=== Begin Enclosure ===

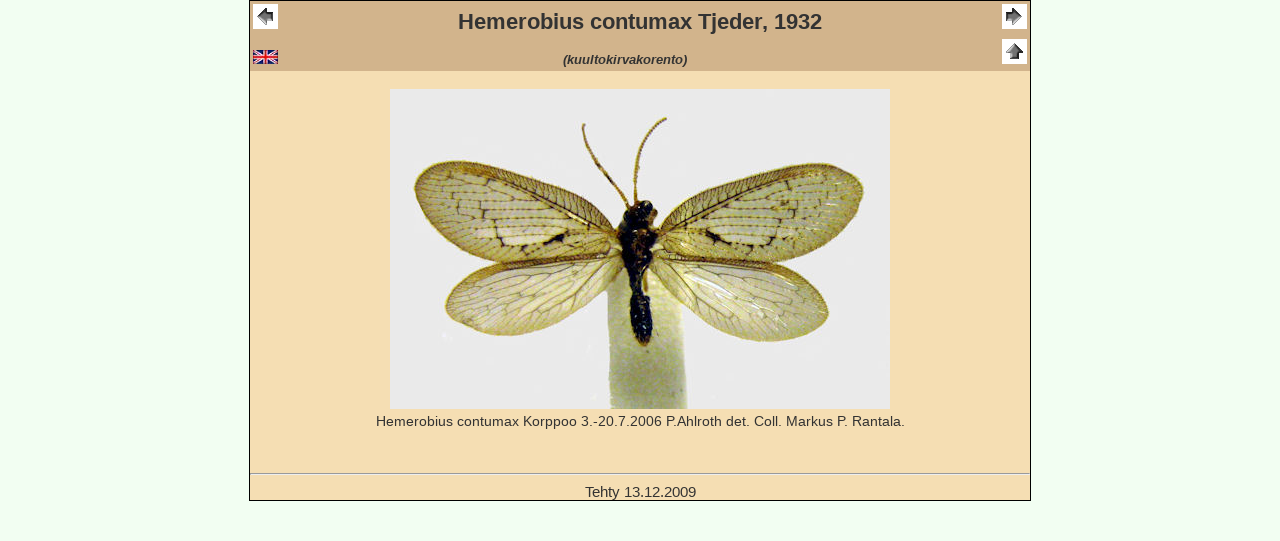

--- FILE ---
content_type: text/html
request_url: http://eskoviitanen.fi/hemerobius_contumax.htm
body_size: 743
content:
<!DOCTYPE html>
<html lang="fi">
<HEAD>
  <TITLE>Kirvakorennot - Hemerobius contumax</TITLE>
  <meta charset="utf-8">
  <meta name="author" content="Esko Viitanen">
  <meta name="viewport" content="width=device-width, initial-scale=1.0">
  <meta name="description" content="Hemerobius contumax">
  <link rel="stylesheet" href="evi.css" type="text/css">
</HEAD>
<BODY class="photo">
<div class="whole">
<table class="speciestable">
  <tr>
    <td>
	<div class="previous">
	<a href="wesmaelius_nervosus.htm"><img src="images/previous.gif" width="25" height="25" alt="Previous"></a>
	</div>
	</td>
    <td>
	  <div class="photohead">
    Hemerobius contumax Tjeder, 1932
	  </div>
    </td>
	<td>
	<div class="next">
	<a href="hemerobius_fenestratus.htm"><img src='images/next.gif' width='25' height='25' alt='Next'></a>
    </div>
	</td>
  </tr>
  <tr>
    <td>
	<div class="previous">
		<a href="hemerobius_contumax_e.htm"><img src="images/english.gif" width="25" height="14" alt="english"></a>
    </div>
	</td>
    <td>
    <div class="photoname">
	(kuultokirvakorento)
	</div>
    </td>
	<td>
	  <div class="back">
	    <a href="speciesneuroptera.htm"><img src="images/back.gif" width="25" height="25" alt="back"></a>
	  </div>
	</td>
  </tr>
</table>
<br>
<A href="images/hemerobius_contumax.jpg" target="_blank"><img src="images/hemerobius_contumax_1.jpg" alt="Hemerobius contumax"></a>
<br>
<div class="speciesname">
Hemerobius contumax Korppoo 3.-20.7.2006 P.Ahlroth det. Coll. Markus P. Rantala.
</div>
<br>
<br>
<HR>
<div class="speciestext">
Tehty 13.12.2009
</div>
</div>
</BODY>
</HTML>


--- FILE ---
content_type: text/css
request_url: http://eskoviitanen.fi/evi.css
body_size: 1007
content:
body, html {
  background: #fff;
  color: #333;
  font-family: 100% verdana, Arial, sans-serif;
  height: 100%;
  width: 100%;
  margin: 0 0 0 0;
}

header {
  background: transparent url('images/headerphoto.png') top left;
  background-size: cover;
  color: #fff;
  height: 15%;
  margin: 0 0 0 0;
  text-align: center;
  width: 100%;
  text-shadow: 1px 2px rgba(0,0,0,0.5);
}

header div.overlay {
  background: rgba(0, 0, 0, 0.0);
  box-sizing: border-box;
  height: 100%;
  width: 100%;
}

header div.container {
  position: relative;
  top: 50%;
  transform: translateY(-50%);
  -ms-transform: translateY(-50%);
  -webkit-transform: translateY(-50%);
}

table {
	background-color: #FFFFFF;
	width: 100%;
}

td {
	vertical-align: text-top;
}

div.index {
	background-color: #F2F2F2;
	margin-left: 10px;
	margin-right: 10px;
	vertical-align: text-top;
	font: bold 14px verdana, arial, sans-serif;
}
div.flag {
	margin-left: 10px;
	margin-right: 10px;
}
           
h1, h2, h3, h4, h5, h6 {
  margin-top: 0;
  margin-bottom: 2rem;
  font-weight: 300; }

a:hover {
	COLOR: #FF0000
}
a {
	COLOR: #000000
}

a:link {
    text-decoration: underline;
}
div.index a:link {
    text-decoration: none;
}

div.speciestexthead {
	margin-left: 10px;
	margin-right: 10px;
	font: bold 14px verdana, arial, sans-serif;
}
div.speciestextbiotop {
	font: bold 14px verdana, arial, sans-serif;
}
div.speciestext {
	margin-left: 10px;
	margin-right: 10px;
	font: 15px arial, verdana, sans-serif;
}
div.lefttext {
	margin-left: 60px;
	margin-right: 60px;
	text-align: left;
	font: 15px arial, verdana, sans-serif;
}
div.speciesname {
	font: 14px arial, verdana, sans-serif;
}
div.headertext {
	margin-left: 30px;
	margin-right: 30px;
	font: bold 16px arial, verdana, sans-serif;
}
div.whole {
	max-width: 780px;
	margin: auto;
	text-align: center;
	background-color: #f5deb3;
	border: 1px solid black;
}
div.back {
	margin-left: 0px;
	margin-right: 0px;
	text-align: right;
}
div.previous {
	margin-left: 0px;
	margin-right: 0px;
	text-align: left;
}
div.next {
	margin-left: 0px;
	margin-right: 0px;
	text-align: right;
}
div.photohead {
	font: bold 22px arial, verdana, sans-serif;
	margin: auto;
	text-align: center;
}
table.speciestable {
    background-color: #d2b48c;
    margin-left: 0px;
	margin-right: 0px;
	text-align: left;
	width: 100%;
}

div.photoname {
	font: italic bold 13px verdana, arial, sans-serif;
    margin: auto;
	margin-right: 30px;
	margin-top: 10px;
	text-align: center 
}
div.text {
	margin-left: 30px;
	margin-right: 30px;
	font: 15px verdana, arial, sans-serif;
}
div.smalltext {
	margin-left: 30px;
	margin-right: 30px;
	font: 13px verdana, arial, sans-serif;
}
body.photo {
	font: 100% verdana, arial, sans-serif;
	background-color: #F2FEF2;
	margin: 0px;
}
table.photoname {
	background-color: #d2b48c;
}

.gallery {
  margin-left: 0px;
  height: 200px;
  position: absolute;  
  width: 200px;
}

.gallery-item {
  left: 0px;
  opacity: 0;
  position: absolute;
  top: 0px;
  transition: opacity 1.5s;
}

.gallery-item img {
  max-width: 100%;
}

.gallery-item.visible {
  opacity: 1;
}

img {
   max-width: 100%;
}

=== End Enclosure ===
=== Begin Enclosure ===

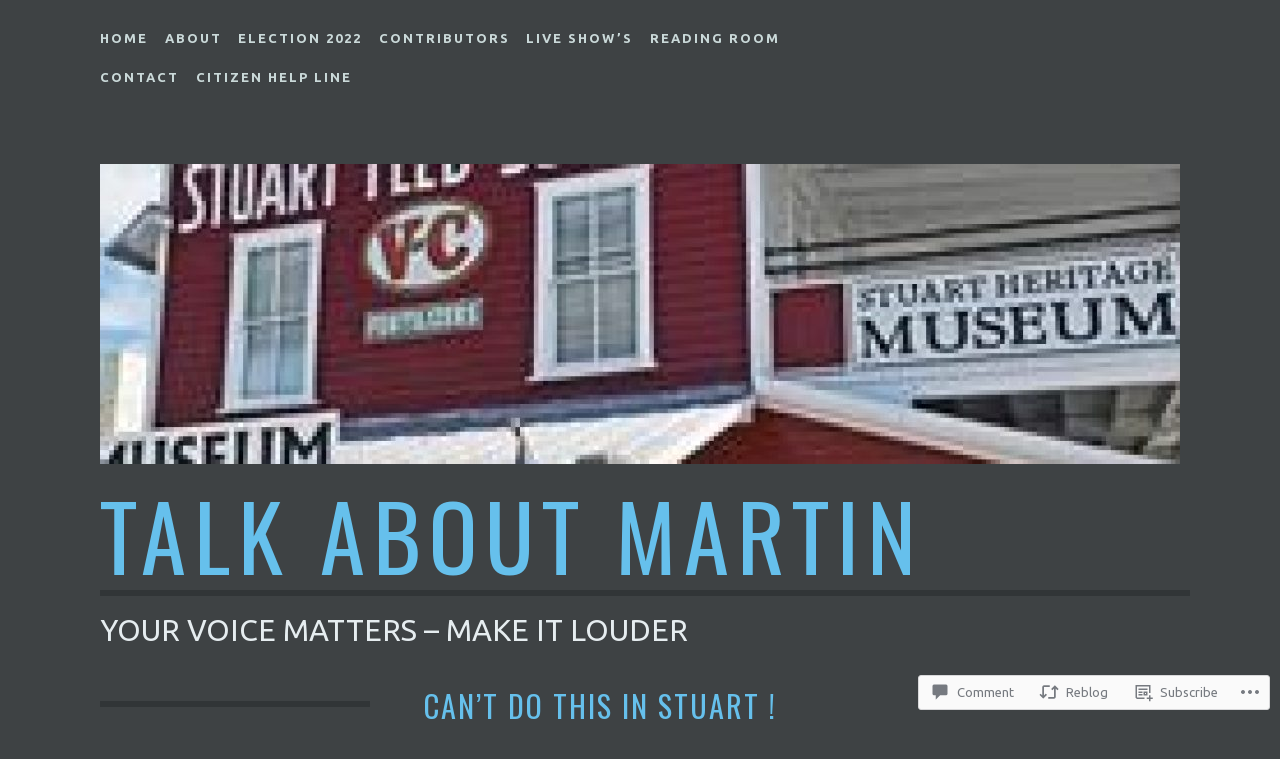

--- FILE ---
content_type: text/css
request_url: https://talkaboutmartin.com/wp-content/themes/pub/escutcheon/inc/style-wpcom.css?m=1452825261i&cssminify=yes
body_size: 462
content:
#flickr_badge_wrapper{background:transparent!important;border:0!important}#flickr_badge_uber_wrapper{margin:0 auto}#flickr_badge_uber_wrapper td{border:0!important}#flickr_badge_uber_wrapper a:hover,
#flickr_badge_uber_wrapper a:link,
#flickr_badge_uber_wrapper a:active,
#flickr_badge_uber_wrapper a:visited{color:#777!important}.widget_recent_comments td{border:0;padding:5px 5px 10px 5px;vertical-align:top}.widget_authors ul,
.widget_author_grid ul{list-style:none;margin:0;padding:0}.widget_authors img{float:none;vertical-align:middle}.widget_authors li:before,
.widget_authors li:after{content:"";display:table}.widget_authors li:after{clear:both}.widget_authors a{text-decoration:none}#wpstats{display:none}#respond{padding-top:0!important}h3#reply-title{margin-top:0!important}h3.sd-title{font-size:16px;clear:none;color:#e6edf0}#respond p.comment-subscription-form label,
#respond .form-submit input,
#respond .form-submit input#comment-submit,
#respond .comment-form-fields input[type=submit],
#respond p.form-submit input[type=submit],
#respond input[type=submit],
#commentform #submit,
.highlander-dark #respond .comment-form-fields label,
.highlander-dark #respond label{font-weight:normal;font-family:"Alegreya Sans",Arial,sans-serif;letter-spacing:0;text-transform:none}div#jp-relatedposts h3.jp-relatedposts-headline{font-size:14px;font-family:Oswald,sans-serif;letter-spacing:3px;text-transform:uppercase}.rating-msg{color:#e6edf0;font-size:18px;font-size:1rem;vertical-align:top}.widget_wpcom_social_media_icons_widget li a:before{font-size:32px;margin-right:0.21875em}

=== End Enclosure ===

• _What you need to do_
For each line in the records that holds "previous", show that line as it stands.

• _Solution_
	<div class="previous">
	<a href="wesmaelius_nervosus.htm"><img src="images/previous.gif" width="25" height="25" alt="Previous"></a>
	<div class="previous">
div.previous {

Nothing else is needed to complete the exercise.